Writing helped Andy, too. It made him feel better to write down his fears. He always liked stringing words together to make a sentence. It brought him joy.
When Andy was about eight, he began to keep a journal—-and he wrote in it every day for the next twenty years. In the journal, he’d ask questions like, How does a bird know how to build a nest? and, What will I be when I grow up? He was already worried about the future. Andy kept writing. When he was nine, he wrote a poem about a mouse getting caught in a trap. The poem won a prize in a magazine. But Andy decided he didn’t like it much. He never wanted to see a mouse get hurt. He sent stories to a magazine for young readers and won two prizes. Both were about dogs.
In 1913, Andy started high school. He was small for his age. He wasn’t a star player on the football team, or even on any team. He refused to go to school dances. Girls scared him.

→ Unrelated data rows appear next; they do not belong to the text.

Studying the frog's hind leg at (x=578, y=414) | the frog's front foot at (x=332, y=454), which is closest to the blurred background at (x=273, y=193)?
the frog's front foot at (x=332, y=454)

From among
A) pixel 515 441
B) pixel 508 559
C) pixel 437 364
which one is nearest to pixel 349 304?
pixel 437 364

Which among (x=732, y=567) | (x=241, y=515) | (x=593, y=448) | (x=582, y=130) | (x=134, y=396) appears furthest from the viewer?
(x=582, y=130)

Writing helped him through high school, too. He had pieces published in his school’s literary magazine. But in his journal he wrote: “Eighteen, and still no future!” Andy could be very hard on himself.
World War I started in 1914, involving many countries in Europe and beyond. In April 1917, the United States entered the war. Short and skinny Andy didn’t weigh enough to join the army. So in the fall, he left Mount Vernon for Cornell University in upstate New York. It was the same college Stan and Albert had attended.
Andy had always wanted to go there. But he had a rocky start at Cornell, too.